Extrait du texte>

---------------

Handicapante sans être mortelle, la sclérose en plaques est une maladie chronique qui se manifeste par des poussées inflammatoires entrecoupées de phases d’accalmie. Durant celles-ci, la myéline se reconstitue en partie mais, à terme, un handicap irréversible peut s’installer.
"Il n’y a pas un facteur déclenchant unique de la sclérose en plaques. C’est une maladie multifactorielle, qui ne se déclenche pas autour d’une cause unique : c’est un concours de circonstances", nous explique le Pr Jérôme de Sèze, neurologue au CHRU de Strasbourg. "On sait qu’il y a probablement une stimulation du système immunitaire chez les gens prédisposés aux maladies auto-immunes comme le diabète ou la sclérose en plaques. Mais il n’y a pas une cause unique. La maladie survient souvent chez des gens de race blanche, chez les femmes, plutôt jeunes, vivant dans les pays industrialisés."
Une maladie de plus en plus féminine
La sclérose en plaques est d’autant plus handicapante pour la vie sociale qu’elle touche des patients jeunes, entre 20 et 40 ans. C’est aussi une maladie féminine : en moyenne, elle survient chez deux femmes pour un homme. Comment l’expliquer ? Pour le Pr De Sèze, le facteur hormonal y est pour beaucoup. "On sait que les hormones jouent un rôle important dans le déclenchement de la sclérose en plaques. Quand les femmes sont enceintes, elles ont très peu de poussées de la maladie et à l’inverse après l’accouchement, elles en ont beaucoup car leur taux d’hormones chute. Il faut aussi rappeler que la grande majorité des maladies auto-immunes sont à prédominance féminine."
Et la tendance n’est pas prête de s’inverser : selon les chercheurs, les femmes ayant un mode de vie urbain sont de plus en plus concernées par la sclérose en plaques. "Aujourd'hui on compte trois femmes atteintes pour un homme, contre deux femmes pour un homme dans les années 50-60. C'est une vraie révolution épidémiologique", explique à l'AFP le neurologue Thibault Moreau, de la fondation française Arsep (Aide à la recherche sur la sclérose en plaques), cité par FranceInfo.
Un changement des modes de vie des femmes
En cause : un changement des habitudes de vie des femmes. Ces quarante dernières années, ces dernières ont conquis le droit de recourir à la contraception. Elles ont aussi adapté un mode de vie plus urbain, vivent en ville, fument plus... Autant de facteurs qui peuvent expliquer pourquoi la maladie les touche davantage. "Afin de mieux comprendre d’où vient cette augmentation de la sclérose en plaques chez les femmes, il faut trouver des causes qui ne touchent que cette population. Ce que l’on a identifié ces vingt dernières années, c’est en effet plus de tabagisme, qui augmente d’environ deux fois le risque de développer une sclérose en plaques, détaille le Pr De Sèze. Les modifications hormonales induites par l’usage de la contraception, de même que le fait d’avoir des enfants plus tard jouent aussi un rôle (dans le déclenchement de la maladie, ndlr)."

---------------

Entrées de données enregistrées
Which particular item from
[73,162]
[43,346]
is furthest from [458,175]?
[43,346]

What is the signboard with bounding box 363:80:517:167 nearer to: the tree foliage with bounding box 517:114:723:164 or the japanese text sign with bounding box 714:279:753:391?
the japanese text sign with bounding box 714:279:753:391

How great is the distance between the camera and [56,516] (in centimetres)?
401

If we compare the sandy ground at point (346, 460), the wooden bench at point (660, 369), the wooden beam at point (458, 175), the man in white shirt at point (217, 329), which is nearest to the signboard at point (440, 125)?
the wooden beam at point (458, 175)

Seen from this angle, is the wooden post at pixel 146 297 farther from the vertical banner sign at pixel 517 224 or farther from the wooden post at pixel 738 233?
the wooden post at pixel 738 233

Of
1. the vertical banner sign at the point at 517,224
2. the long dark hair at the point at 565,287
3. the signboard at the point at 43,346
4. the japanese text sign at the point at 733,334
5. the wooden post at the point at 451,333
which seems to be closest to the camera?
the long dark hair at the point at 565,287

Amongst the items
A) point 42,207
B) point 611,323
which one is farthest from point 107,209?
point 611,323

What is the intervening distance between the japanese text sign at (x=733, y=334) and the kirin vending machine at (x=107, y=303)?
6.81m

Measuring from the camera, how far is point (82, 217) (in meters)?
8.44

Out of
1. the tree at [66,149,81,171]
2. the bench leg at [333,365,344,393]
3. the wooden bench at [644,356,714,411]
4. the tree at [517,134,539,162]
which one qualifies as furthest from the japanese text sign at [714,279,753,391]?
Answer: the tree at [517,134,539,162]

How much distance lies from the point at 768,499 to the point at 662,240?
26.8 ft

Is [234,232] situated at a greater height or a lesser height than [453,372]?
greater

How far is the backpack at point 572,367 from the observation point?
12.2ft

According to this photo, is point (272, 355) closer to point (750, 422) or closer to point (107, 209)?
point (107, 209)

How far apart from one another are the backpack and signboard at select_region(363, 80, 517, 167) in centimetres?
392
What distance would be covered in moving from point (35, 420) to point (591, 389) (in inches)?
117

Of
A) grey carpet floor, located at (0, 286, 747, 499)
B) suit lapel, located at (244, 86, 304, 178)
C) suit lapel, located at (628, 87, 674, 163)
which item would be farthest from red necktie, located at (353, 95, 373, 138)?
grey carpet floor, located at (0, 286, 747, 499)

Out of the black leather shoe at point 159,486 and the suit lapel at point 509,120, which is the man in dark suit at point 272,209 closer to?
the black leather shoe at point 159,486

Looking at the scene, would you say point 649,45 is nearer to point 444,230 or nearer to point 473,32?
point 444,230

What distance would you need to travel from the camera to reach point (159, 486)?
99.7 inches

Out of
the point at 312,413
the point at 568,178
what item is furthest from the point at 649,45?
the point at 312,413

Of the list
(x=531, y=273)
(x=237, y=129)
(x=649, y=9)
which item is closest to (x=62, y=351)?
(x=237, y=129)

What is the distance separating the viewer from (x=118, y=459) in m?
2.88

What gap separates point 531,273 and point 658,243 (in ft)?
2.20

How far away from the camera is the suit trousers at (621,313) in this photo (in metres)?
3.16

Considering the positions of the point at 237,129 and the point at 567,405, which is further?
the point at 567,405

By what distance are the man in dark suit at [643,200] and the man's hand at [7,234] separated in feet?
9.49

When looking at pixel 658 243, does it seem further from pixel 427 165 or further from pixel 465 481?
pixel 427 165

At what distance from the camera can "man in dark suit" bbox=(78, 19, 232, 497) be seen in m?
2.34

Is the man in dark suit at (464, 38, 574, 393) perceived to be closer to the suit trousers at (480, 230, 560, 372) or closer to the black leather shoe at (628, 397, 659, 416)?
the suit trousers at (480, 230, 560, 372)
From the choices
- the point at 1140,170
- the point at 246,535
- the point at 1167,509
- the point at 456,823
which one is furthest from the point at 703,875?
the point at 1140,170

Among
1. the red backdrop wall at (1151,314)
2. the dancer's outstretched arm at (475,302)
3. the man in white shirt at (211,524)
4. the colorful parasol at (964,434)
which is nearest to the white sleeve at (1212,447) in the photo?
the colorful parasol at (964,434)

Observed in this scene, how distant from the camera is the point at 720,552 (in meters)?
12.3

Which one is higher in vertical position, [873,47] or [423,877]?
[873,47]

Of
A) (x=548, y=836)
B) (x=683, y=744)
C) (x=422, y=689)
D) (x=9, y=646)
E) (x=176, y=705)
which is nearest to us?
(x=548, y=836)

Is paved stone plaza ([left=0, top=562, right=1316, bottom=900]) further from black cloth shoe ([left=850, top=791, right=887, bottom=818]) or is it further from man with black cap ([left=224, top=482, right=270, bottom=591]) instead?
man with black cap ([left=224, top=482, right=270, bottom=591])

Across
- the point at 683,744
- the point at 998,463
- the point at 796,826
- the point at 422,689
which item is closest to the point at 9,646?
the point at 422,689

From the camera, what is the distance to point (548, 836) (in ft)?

---------------

Énoncé du problème> Selon le texte sur la sclérose en plaques, dans quelle proportion le tabagisme augmente-t-il le risque de développer cette maladie ?

Solution proposée> Le tabagisme augmente d’environ deux fois le risque de développer une sclérose en plaques.